▶ Objetivo da tarefa
Transcreva literalmente o depoimento abaixo, do trecho "Uma outra vez" até o trecho "14 anos namorei.", com tudo o que houver entre eles.

Uma outra vez o milícia me agarrou, quase me matou, me agarrou pela camisa, eu fui e consegui sair pela camisa, ele ficou só com a minha camisa na mão. Graças a Deus hoje em dia eu tô vivo.
Eu já namorei sim, com 14 anos namorei.
Ela mora lá perto de casa, ela. Conheci ela através do colégio, comecei desenrolar com ela, conheci o pai dela, a mãe dela. O pai dela e a mãe dela viu que eu era um garoto, tipo assim, gente boa, foi deixando eu namorar com ela em casa, eu fui e namorei com ela em casa. Trabalhava. Trabalhava no tráfico, mas só que o pai dela e a mãe dela não sabia que eu era do tráfico não. Aí quando eu chegava, dava dinheiro pra ela “toma aí 100 reais”. Levava ela no shopping, comprava roupa pra ela. Eu tinha 15 anos e ela tinha 15. Eu gostei dela. Uma garota muito bonita.

▶ Itens
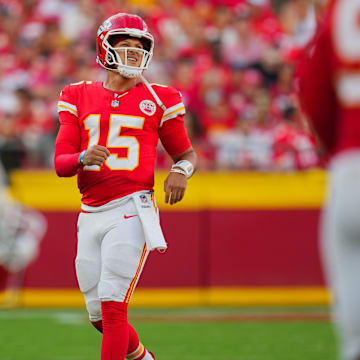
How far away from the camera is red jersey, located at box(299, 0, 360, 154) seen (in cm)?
262

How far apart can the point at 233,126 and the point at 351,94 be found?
328 inches

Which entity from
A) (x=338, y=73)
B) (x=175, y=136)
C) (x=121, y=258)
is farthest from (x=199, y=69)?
(x=338, y=73)

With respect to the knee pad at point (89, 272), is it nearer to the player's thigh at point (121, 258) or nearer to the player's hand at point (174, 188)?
the player's thigh at point (121, 258)

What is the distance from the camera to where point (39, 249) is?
32.6 feet

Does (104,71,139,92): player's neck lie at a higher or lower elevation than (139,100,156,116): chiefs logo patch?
higher

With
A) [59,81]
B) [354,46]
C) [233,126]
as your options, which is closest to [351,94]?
[354,46]

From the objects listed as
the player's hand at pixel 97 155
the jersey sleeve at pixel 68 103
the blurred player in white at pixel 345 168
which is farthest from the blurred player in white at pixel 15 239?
the blurred player in white at pixel 345 168

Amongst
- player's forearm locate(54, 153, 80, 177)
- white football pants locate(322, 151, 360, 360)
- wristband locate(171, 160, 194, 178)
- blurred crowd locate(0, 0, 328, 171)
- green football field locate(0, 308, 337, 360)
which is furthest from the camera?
blurred crowd locate(0, 0, 328, 171)

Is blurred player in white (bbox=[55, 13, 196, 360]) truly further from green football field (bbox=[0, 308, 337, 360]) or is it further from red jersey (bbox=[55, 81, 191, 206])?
green football field (bbox=[0, 308, 337, 360])

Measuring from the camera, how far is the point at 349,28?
8.61ft

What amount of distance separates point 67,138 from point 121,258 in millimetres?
691

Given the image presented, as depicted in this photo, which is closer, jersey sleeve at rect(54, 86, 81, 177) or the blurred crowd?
jersey sleeve at rect(54, 86, 81, 177)

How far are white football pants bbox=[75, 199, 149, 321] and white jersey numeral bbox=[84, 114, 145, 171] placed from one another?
0.67 feet

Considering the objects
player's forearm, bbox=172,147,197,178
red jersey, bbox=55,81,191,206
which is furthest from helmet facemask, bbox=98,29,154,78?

▶ Resultado da tarefa
Uma outra vez o milícia me agarrou, quase me matou, me agarrou pela camisa, eu fui e consegui sair pela camisa, ele ficou só com a minha camisa na mão. Graças a Deus hoje em dia eu tô vivo.
Eu já namorei sim, com 14 anos namorei.